Na segunda tentação o diabo coloca-se no lugar de Deus “se Te prostrares diante de mim”, quando o Senhor diz claramente, “é ao Senhor teu Deus que adorarás, a ele servirás, e pelo seu nome jurarás”. O diabo apresenta-se como o dono de todas as coisas. Ao vencer o primeiro homem, o diabo domina, subjugando a humanidade com o aguilhão da morte, mas não é a ele que pertence o poder. Para conquistar o lugar de Deus parece disposto a abdicar de tudo, desde que primeiro Jesus se prostre diante dele, invertendo os papéis. A resposta de Jesus corresponde ao que Deus pediu ao seu povo no deserto (Dt 6,10-13) “ao Senhor teu Deus adorarás, só a Ele prestarás culto”.
Na terceira tentação introduz-se de novo a dúvida “se és Filho de Deus”. O diabo sabe que Jesus é o Filho de Deus, e Jesus também o sabe, quem não sabe é o leitor. De que modo deve Jesus provar a sua filiação divina? Submetendo-se aos critérios do mundo dominado pelo demónio ou, como diz o salmo, confiando no Senhor, “sois o meu refúgio e a minha cidadela: meu Deus, em Vós confio”, certo de que, “porque em Mim confiou, hei de salvá-lo; hei de protegê-lo, pois conheceu o meu nome. Quando Me invocar, hei de atendê-lo, estarei com ele na tribulação”. Sabendo que Jesus deposita toda a sua confiança no Pai o diabo instiga-o a desafiar Deus, pois, como diz o mesmo salmo “Ele mandará aos seus Anjos que te guardem em todos os teus caminhos. Na palma das mãos te levarão, para que não tropeces em alguma pedra”.
O tentador vai continuar a acompanhar o caminho de Jesus, “o Diabo, tendo terminado toda a espécie de tentação, retirou-se da presença de Jesus, até certo tempo” e vai manifestar-se de modo especial na cruz quando voltar a atacar, “salve-se a si mesmo se é o Messias de Deus, o eleito… Se és o rei dos judeus salva-te a ti mesmo!…” (Lc 23,35…)
Meditação da Palavra
O povo de Deus, libertado do Egito, ao experimentar a fome e a sede no meio do deserto que percorreu durante quarenta anos, aprendeu que só pode confiar em Deus. Por mais que grite contra Moisés e contra Deus, por mais que queira servir os ídolos, como fez com o bezerro de ouro, só no Senhor encontra a água viva que brota da rocha fendida pela vara de Moisés e o Maná que vem do céu.
Esta experiência, que o salmo traduz muito bem quando diz, “tu que habitas sob a proteção do Altíssimo e moras à sombra do Omnipotente”, é a experiência de todo o homem, ainda que nem todos sejam capazes de dizer “sois o meu refúgio e a minha cidadela: meu Deus, em Vós confio”. É também, e sobretudo, a experiência de Jesus. Ele encarna em si a confiança do salmista “o Senhor é o meu único refúgio”, por isso está tranquilo mesmo quando a fome e o tentador lhe exigem uma satisfação imediata.
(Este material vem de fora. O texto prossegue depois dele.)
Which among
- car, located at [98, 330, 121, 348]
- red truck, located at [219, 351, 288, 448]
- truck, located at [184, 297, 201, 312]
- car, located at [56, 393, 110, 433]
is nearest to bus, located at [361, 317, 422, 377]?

Israel aprendeu que tudo pertence ao Senhor, de todas as coisas é devedor àquele que o transportou sobre asas de águia através do deserto e lhe ofereceu a terra onde corre leite e mel. E nunca mais esqueceu, por isso, como recorda a primeira leitura, todos os anos recolhem os primeiros frutos e entregam ao sacerdote no templo, “o sacerdote receberá da tua mão as primícias dos frutos da terra e colocá-las-á diante do altar do Senhor teu Deus” e fazem a sua profissão de fé histórica, reconhecendo que sem Deus não é mais do que “um arameu errante”, um povo estrangeiro e escravo no Egito. Tudo o que este povo é e tem deve-o ao Senhor que “ouviu a nossa voz, viu a nossa miséria, o nosso sofrimento e a opressão que nos dominava” e não ficou indiferente, mas “fez-nos sair do Egito com mão poderosa e braço estendido… Conduziu-nos a este lugar e deu-nos esta terra, uma terra onde corre leite e mel”.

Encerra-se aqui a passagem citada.